The current weight limit in Idaho of 105,500 pounds blocks trucks from entering the Interstate system, instead, relegating them to certain state highways or outside of Idaho completely. Idaho’s neighbors Montana, Wyoming, Utah and Nevada all allow higher weights than Idaho, putting Idaho’s most important job creators, particularly agriculture, at a competitive disadvantage.
“My language, which I first introduced in 2008, has been sought by the State of Idaho for years, and I am pleased to see it included in the House draft today,” said Simpson. “It would simply put Idaho on a level playing field with its neighbors and at the same time be a major generator of economic activity.

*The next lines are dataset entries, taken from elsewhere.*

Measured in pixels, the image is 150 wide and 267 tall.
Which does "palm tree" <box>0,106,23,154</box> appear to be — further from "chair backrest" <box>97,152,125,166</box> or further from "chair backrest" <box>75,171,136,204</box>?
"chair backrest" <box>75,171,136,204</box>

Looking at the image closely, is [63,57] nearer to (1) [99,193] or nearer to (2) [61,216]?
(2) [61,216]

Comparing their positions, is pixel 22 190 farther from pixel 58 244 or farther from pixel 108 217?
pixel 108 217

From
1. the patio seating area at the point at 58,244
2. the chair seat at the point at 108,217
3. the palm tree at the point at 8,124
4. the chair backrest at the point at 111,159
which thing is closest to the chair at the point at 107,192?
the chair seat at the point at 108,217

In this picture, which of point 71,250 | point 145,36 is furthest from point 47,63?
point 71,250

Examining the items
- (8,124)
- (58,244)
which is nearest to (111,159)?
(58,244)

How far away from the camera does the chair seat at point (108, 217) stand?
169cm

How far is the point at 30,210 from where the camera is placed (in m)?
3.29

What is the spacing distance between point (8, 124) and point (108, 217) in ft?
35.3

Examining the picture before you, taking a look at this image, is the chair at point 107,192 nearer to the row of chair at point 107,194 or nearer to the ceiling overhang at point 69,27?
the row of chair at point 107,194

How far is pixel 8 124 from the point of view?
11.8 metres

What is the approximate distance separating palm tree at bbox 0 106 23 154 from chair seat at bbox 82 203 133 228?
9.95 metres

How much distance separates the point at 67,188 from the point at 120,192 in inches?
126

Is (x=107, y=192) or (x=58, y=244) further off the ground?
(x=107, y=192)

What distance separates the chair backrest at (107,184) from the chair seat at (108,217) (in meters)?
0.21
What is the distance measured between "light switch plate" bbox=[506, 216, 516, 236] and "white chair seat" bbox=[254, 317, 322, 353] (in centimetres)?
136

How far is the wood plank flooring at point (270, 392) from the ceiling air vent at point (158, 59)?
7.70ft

I am thankful to THUD Appropriations Chairman Diaz-Balart for including this provision in the bill.”
Simpson’s language comes after completion of a ten-year comprehensive Idaho study which found the weight increase would have no significant impact on roadway safety, nor would it significantly affect the structural soundness of Idaho’s bridges or pavement. In fact, heavier trucks have more axels than traditional trucks, distributing the weight in such a way that it has less impact on the roadway and allows the truck to brake more efficiently and stop more abruptly if needed. The weight increase would also take one of five trucks off the road.
“I am well aware that when people hear that there will be heavier trucks on the highway they become concerned. It seems logical that a heavier truck would be more dangerous. However, that is not the case,” said Simpson. “These heavier trucks have been proven to be safe in Idaho. They are already using our state highways today. This language will simply allow these same trucks to use the Interstate. It takes them off of smaller roadways and out of communities and puts them on the Interstate, where they belong.
The THUD bill will be marked up by the THUD subcommittee this week, and will then go to the full Appropriations Committee for consideration, before going to the House floor. Last year, the bill, with Simpson’s Idaho language included, passed in the House of Representatives, but it did not survive negotiations with the Senate.